Your task: In the post about the term "sharp treble," which term does the writer call much clearer?

Source passage:

========

[Bell Historians] Sharp Treble?

Carl S Zimmerman csz_stl at s...
Sat Oct 5 05:09:49 BST 2002


After thinking about this matter, I've built a new Webpage which 
attempts to address this subject in a slightly different way. You 
can find it at
http://www.gcna.org/data/NotationSM.html
where it is linked from both chime and ring pages. I welcome 
comments, suggestions and corrections.

Specific to Mike's remarks (below), I would add only this: In music, 
the adjectives "sharp" and "flat" refer to notes that are a half-tone 
away from the note which the adjective modifies. The ringing terms 
"sharp 2" and "flat 6" are consistent with this. "Sharp treble", 
however, is not so clear, at least as I see it. That term should 
imply that the next "normal" treble would be a whole tone above the 
present treble; thus it would be wrong to call the treble of a 13 the 
"sharp treble" of a 12. (But one could call the treble of an 11 the 
sharp treble of a 10.) Ronald Dove's original term "extra treble" is 
much clearer, I think.

========

Collected material:
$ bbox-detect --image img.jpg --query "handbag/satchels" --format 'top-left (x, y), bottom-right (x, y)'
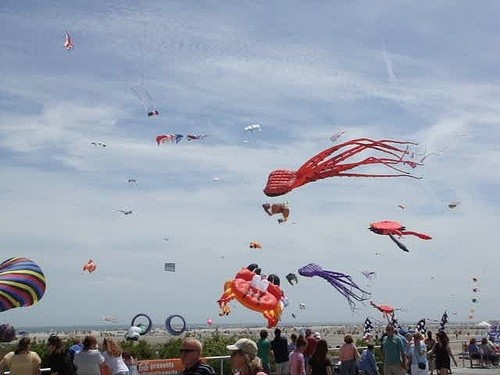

========

Output below: Ronald Dove's original term "extra treble."